Today I did my most mad project ever, the synthesis of hydrogen azide. During all the synthesis I had two winter coat, a face shield, rubber and leather gloves. There was an acrylic blast shield between me and the reaction most of the time.

8 ml of sulphuric acid and 12 ml of water where mixed, and added to 6 g of sodium azide in 15 ml of water. the mixture was distilled using a short path. The reaction flask was flame heated in a water bath keep at 40-60 C during most of the reaction. At start the mixture that was clear took an orange concentration, the distillation which took about 1 h and half, was kept as low as possible to get the distillate. When the water bath was at 40 I got the first drops in the receiving flask. When distillate stopped to come off at 60 The azide solution was discarded and the hydrazoic acid was measured. The yield was 3 ml of a soft pink liquid with a VERY pungent smell that make someone out of breath the first time he smells it.

I did not test the product yet, however I'm up to take suggestions.

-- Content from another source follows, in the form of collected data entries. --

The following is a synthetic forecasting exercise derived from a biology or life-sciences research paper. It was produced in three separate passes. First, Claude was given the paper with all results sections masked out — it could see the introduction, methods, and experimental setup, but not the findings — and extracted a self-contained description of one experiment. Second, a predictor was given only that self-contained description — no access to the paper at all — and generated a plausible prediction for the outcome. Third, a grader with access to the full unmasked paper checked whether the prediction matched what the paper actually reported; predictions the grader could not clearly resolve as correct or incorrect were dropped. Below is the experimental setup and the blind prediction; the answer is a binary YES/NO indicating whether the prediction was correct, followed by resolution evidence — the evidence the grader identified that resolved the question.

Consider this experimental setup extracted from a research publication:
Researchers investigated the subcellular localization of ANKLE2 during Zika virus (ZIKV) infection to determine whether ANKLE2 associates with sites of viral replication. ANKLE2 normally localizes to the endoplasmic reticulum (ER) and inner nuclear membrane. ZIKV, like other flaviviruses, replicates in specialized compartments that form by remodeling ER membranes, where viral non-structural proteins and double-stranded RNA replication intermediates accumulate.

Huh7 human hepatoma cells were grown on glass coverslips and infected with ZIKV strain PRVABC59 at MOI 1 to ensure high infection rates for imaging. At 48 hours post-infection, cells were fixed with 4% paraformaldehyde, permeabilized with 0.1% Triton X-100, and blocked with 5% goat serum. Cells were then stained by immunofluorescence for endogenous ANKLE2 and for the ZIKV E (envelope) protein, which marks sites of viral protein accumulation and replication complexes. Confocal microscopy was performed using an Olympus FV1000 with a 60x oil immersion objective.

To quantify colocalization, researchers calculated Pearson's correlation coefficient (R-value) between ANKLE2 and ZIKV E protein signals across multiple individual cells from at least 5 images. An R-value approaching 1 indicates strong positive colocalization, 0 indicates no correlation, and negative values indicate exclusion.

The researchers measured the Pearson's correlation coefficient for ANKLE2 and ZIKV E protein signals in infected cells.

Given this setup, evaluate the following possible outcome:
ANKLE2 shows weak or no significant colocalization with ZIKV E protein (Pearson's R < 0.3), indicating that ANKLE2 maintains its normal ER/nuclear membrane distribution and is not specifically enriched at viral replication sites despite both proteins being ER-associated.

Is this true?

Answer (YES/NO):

Side point: My apparatus was very improvised if compared to what it should had been, the short path had a teflon tape plug instead of the head thermometer due the lack of one. Since the clamp was very rusted, it was "pressed" in place to keep the apparatus in place. I won't keep the product for long, so if anyone have something that he would like I test, ask for it.

Some detail left behind intentionally.


[Edited on 2-12-2013 by plante1999]

[Edited on 2-12-2013 by plante1999]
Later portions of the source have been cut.